Extracted text →

— BEGIN —

Tag Archives: queer moms

Light… Somewhere in the Tunnel

We tried something new for the last few nights and it seems to be working for us. I sleep in the office until 12 or 1am and Dr Lady handles the baby during that time, including feeding. Then I get up, pump, and go to bed on baby’s side and am on baby duty until 5-6am, when I get up, pump again, and try to work.

This would work even better if I actually fell asleep when I go to bed. x.x Baby can go 4-5 hours without eating in the first stretch of the night now (or at least for the last five or six days), which means I only miss one feed during that first window. But for some reason, despite being exhausted all day, I wake up right when it’s time to go to bed and then I just lie there for an hour, two, wishing I could fall asleep. I’ve tried a little beer. I’ve tried benadryl. I didn’t even have a second (or third) cup of coffee yesterday. I expect it’s anxiety. :/

Dr Lady’s having the same problem. She *could* go to sleep during that first watch and catch a few hours, but that would require actually falling asleep. Sleep deprivation is stupid and cruel and I want to punch it in the face. :<

The other fun part is I can only sleep for an hour at a time before waking up. So even with this opportunity to (easily!) get a stretch of 3 or 4 hours, I can’t. I imagine this is one of those things that will get better with more practice, but right now it’s frustrating to know I have the time and space to get sleep, to know Dr Lady is handling the fussing, crying baby on her own so I can sleep, but I just. can’t.

— END —

Records provided →
— BEGIN —

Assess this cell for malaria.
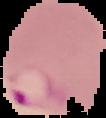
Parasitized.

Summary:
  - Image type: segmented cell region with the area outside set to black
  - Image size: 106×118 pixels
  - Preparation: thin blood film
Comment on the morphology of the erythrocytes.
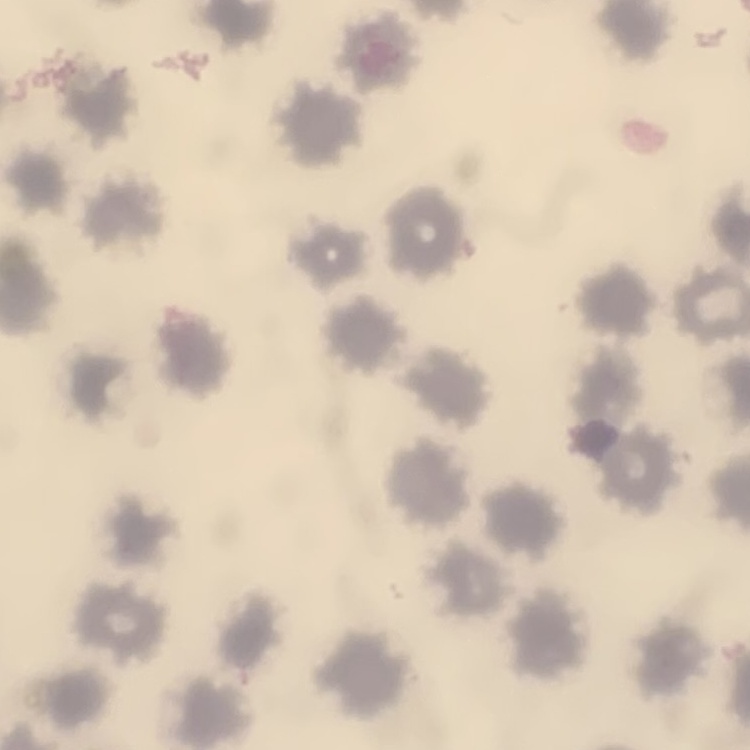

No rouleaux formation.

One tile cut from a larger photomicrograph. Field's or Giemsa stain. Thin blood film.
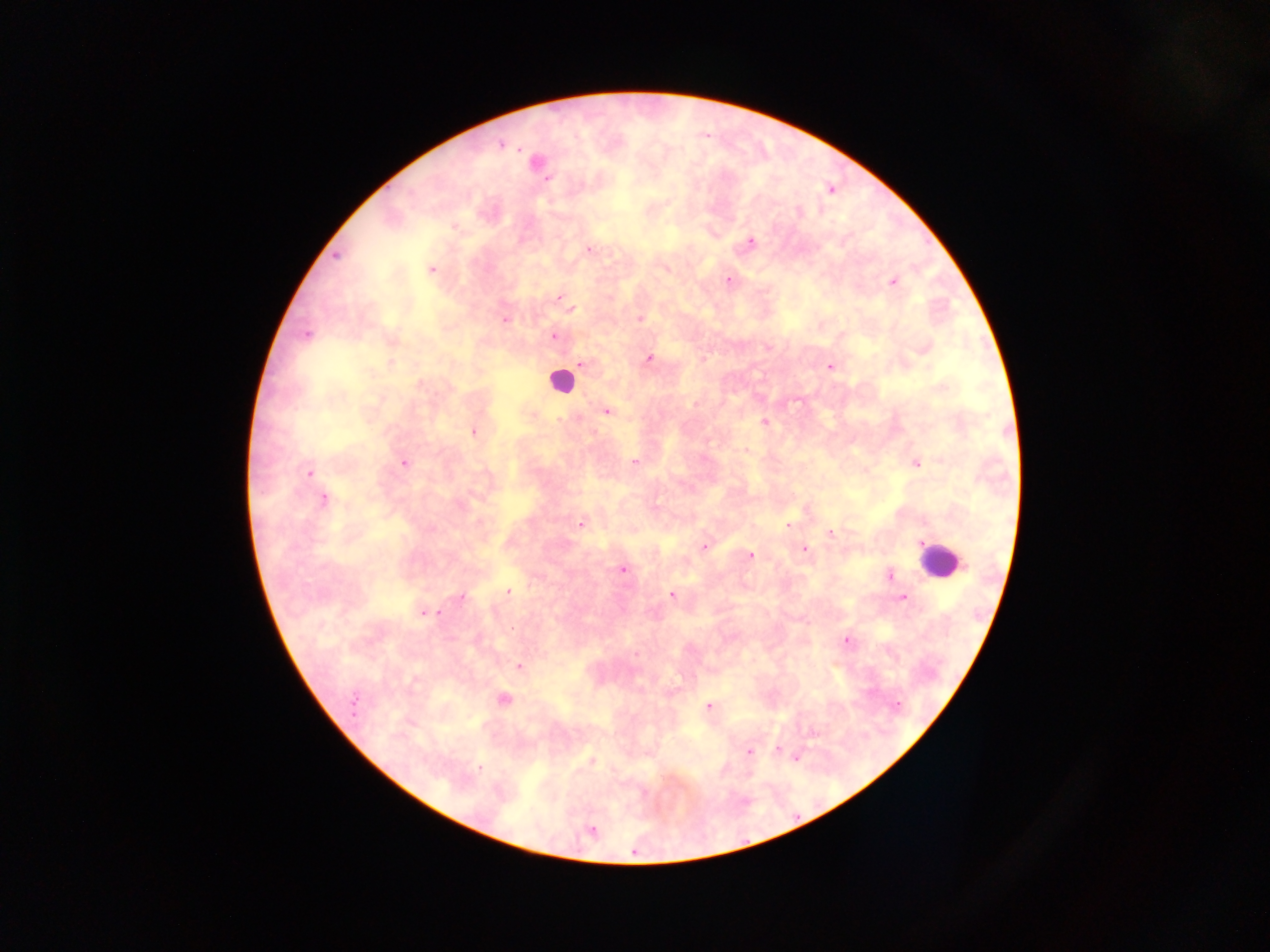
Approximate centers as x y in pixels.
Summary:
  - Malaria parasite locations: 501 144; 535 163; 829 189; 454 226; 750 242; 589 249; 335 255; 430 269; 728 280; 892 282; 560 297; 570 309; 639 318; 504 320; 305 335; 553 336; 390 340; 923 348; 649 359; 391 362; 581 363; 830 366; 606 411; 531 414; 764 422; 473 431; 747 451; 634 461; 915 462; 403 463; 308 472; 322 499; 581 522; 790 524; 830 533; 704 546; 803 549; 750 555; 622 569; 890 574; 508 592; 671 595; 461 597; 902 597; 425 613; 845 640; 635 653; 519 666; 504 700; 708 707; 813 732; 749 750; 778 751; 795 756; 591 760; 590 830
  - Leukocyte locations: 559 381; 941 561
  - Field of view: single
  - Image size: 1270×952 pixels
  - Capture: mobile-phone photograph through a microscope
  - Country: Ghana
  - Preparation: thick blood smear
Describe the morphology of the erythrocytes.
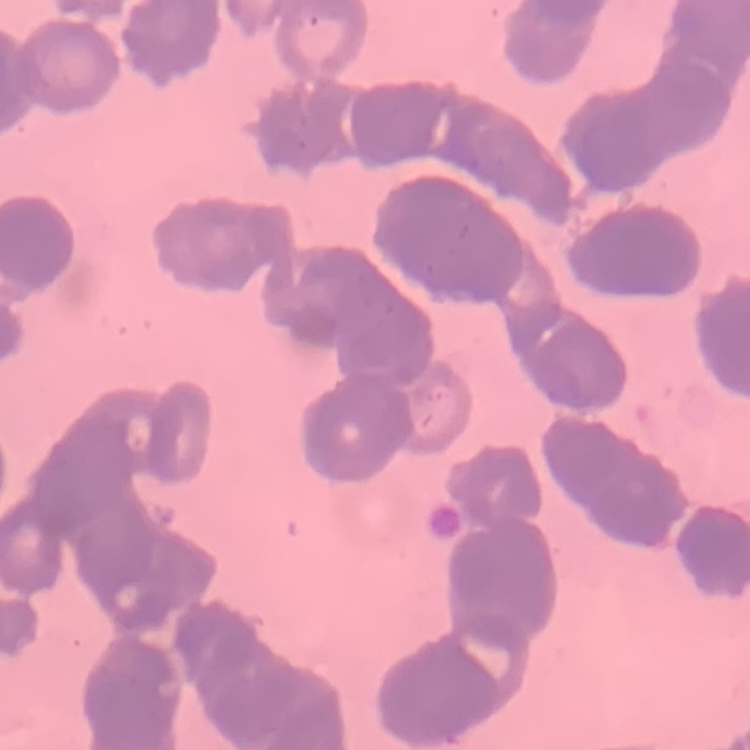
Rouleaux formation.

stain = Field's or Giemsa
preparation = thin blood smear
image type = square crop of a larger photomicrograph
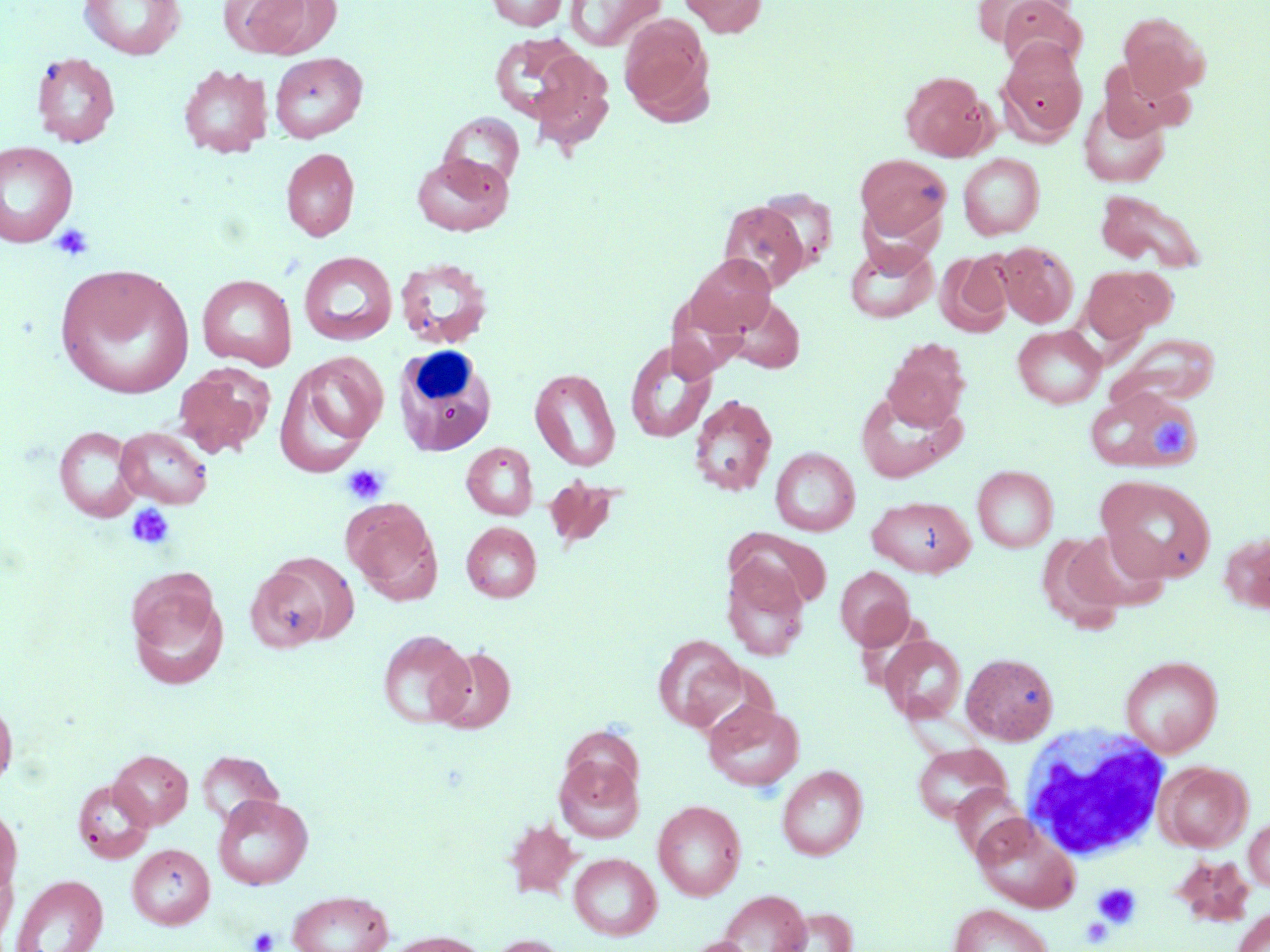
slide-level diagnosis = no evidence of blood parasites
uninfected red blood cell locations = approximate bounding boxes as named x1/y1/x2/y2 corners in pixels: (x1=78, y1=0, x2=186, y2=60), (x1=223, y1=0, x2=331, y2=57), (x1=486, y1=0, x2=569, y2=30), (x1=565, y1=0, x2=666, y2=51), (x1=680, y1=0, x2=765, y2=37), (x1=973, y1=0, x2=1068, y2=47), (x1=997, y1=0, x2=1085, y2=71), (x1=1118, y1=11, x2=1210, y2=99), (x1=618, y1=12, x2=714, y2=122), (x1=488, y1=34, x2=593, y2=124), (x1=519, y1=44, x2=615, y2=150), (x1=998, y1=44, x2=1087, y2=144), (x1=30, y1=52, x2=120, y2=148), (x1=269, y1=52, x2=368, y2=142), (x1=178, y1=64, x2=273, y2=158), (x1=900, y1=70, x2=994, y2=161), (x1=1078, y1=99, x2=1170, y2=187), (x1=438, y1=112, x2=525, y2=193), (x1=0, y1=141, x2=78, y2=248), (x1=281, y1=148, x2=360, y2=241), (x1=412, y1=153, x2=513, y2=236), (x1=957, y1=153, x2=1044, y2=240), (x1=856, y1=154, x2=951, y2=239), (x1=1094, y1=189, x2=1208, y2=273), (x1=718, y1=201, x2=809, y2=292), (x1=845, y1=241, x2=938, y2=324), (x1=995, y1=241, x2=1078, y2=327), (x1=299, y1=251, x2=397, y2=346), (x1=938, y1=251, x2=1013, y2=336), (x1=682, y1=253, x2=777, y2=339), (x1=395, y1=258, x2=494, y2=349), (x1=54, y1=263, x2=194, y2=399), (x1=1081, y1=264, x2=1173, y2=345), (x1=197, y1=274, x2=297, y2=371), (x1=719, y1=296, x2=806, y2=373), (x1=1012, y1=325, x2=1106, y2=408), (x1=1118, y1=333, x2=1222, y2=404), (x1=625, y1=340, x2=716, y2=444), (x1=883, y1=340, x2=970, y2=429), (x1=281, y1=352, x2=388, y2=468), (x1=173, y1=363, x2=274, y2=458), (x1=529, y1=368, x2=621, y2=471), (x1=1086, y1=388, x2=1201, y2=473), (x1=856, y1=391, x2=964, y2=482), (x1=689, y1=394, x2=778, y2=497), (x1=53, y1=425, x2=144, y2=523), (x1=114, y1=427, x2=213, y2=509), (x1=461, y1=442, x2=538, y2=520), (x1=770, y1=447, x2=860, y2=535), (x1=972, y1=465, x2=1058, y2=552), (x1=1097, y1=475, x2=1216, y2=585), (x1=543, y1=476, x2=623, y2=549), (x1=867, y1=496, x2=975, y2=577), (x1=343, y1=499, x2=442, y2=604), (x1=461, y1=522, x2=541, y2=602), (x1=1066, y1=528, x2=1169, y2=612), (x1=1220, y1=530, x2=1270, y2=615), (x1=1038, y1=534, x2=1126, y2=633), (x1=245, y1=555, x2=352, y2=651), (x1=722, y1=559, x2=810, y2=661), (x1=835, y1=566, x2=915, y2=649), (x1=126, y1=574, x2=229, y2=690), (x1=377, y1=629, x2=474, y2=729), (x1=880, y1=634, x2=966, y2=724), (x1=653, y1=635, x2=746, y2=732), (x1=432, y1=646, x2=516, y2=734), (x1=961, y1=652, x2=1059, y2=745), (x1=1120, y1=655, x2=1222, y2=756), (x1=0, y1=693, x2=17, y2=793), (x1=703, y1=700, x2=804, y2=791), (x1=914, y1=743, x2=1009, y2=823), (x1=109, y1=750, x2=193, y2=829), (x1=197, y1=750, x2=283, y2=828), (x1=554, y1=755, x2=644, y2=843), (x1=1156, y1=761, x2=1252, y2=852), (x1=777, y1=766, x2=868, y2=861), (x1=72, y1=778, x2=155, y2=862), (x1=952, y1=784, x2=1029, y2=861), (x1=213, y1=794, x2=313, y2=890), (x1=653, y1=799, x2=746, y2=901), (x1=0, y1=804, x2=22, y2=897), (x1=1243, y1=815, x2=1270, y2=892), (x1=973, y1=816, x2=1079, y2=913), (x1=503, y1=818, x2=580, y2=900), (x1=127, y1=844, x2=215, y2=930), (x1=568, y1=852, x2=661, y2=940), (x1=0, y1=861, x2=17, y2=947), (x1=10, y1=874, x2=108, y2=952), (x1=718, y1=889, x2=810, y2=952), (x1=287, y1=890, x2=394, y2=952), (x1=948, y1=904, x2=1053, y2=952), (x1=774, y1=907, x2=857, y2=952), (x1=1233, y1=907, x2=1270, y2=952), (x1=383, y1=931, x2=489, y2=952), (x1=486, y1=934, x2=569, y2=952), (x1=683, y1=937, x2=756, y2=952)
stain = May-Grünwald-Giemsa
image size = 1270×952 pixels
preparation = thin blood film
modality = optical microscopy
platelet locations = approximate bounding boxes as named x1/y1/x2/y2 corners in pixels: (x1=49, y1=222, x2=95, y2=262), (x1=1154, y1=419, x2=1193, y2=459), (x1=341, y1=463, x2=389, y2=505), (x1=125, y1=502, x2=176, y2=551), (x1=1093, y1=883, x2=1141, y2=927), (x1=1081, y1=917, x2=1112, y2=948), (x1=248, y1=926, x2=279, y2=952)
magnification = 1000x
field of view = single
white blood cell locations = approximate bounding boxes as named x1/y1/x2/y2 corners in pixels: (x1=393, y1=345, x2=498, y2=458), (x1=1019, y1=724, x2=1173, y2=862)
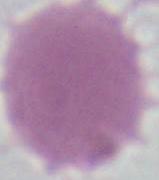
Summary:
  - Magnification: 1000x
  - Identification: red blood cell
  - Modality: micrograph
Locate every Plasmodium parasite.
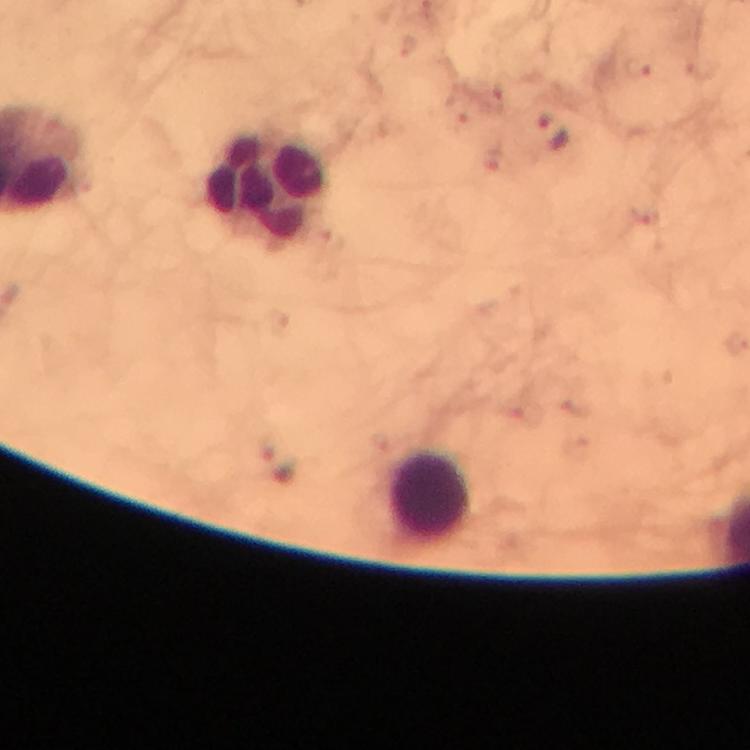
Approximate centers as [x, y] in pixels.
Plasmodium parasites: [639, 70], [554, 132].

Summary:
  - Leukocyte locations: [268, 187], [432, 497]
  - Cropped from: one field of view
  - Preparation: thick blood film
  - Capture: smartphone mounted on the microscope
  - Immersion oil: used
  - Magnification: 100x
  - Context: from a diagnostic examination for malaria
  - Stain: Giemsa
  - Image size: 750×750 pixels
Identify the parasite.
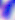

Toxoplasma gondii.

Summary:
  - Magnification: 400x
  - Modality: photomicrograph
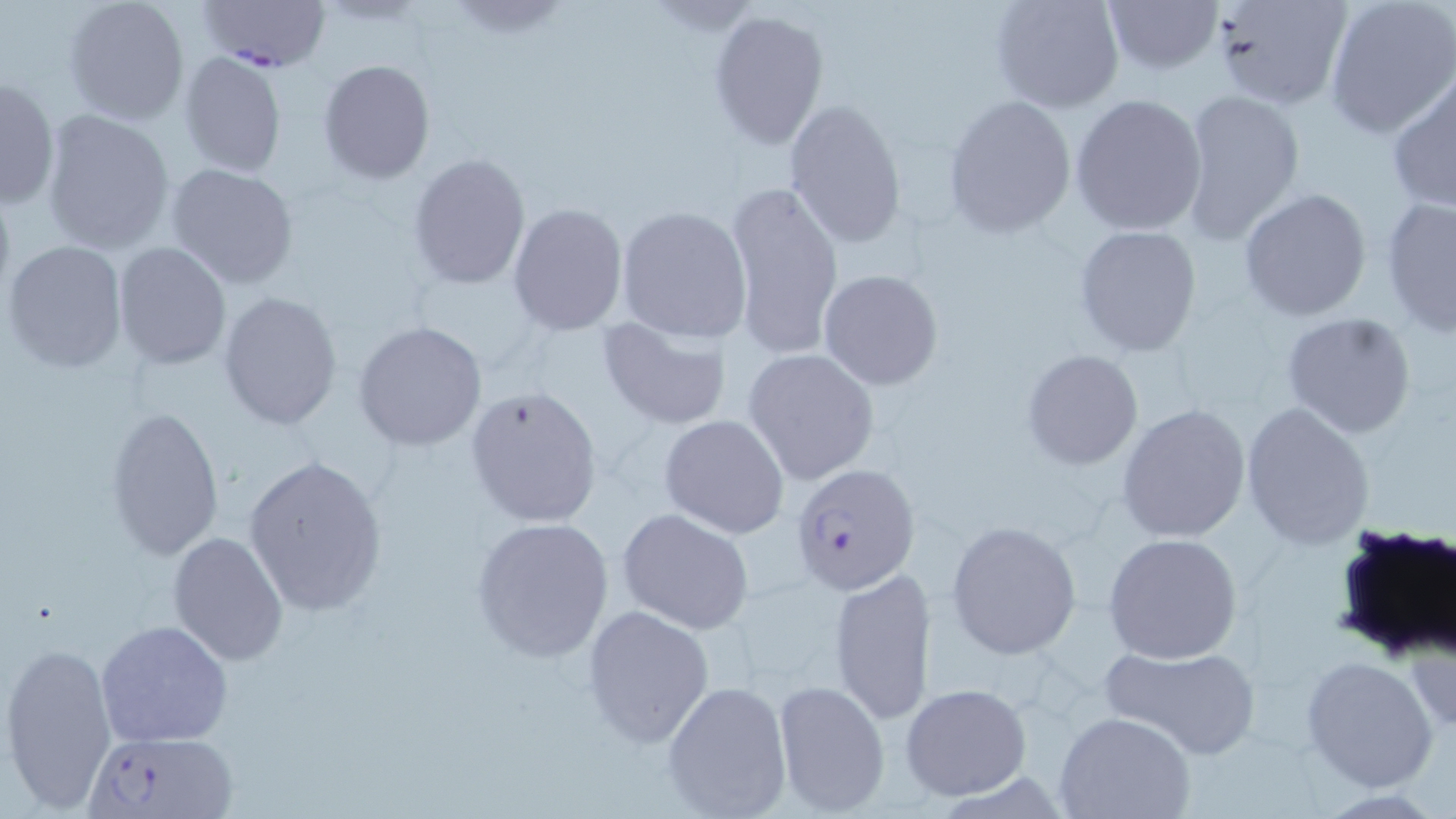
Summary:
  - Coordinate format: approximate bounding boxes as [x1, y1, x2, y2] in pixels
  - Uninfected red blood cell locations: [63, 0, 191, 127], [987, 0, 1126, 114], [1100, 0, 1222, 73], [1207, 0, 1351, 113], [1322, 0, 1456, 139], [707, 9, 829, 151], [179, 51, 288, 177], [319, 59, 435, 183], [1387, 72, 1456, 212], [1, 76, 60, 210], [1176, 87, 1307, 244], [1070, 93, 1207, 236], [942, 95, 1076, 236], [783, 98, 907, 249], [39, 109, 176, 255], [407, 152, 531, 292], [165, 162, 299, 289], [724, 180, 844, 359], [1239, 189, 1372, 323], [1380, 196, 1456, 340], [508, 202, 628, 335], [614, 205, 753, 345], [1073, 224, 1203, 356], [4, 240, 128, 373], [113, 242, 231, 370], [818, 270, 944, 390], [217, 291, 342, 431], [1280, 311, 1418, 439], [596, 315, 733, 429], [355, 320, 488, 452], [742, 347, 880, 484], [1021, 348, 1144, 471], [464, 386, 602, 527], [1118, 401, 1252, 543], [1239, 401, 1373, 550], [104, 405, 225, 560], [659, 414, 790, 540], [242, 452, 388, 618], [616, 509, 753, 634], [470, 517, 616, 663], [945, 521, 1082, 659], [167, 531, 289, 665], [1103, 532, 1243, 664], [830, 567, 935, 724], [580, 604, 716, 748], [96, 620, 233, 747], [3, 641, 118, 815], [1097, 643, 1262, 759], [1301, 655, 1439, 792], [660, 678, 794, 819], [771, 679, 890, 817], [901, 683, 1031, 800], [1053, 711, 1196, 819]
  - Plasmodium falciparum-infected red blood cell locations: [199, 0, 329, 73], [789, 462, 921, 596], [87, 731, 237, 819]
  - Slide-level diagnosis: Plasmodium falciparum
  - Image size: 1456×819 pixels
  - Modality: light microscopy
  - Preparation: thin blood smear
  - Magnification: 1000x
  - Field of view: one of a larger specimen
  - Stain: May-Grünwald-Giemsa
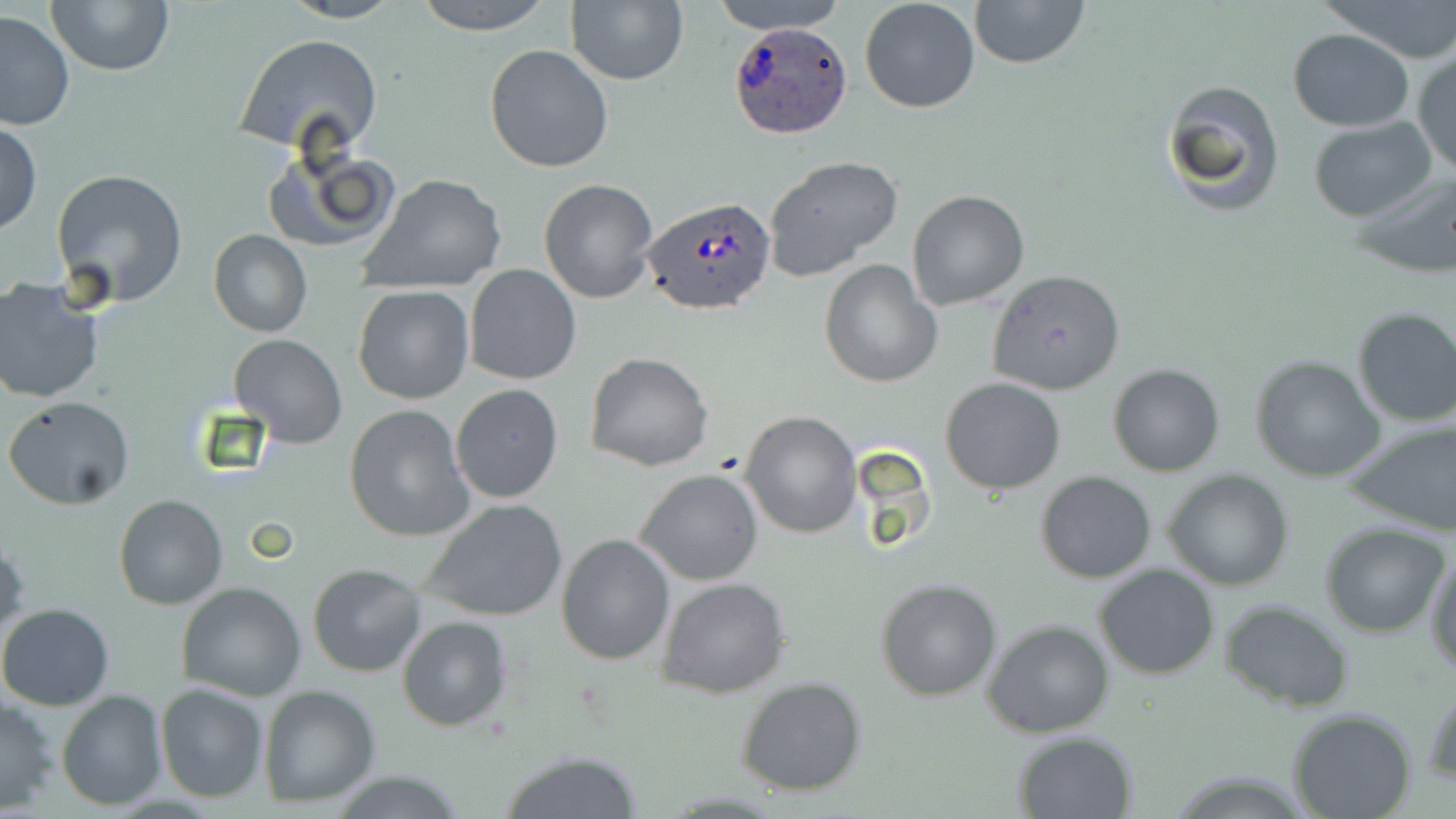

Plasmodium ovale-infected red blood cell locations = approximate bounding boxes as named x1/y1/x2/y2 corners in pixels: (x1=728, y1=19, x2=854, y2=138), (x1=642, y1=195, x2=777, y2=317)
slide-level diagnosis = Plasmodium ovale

— END —

To do →
**1.** In the records, substitute "Malaria parasites" for "Plasmodium parasites" between the line holding "Approximate centers as [x, y] in pixels." and the line holding "Plasmodium parasites: [639, 70], [554, 132].", inclusive, and return only those lines with nothing else changed.
**2.** Proceed with the blog post about splitting night duty with a new baby and struggling to fall asleep, starting right after its final sentence.

Expected outputs →
**1.**
Approximate centers as [x, y] in pixels.
Malaria parasites: [639, 70], [554, 132].

**2.**
Anyway. That will get better if we keep doing this, I’m sure. I’m just not sure how long I want to do this. On the one hand, it’s helping. On the other, it means sleeping on the floor in the office and an extra pumping session. On the other (oh god why do I have three hands??), it’s less time spent cuddling. But, well, sleep first. All things second.

At least Lady Jr’s sleep has stabilized a little. She’s still waking up fussing every 60-75min but she’s going down a little easier and there’ve been a few times where we just waited a minute or two and she put herself back to sleep. Not every time, but sometimes. So we’re playing a sort of wait-and-see game of CIO – if she’s just fussing, we wait. If she starts really crying, we give it a minute or two and then go in and soothe her. I don’t know if this is helping her learn good sleep habits, but it’s helping us, and until we both are in a better place, that’s the important bit.

So. Deep breath. Hopefully this strategy continues to improve the situation. I would love to start working on other pieces of life that need attention (weight, health, exercise, work, general feeling of malaise, friends, cleaning, literally everything else). One thing at a time, though.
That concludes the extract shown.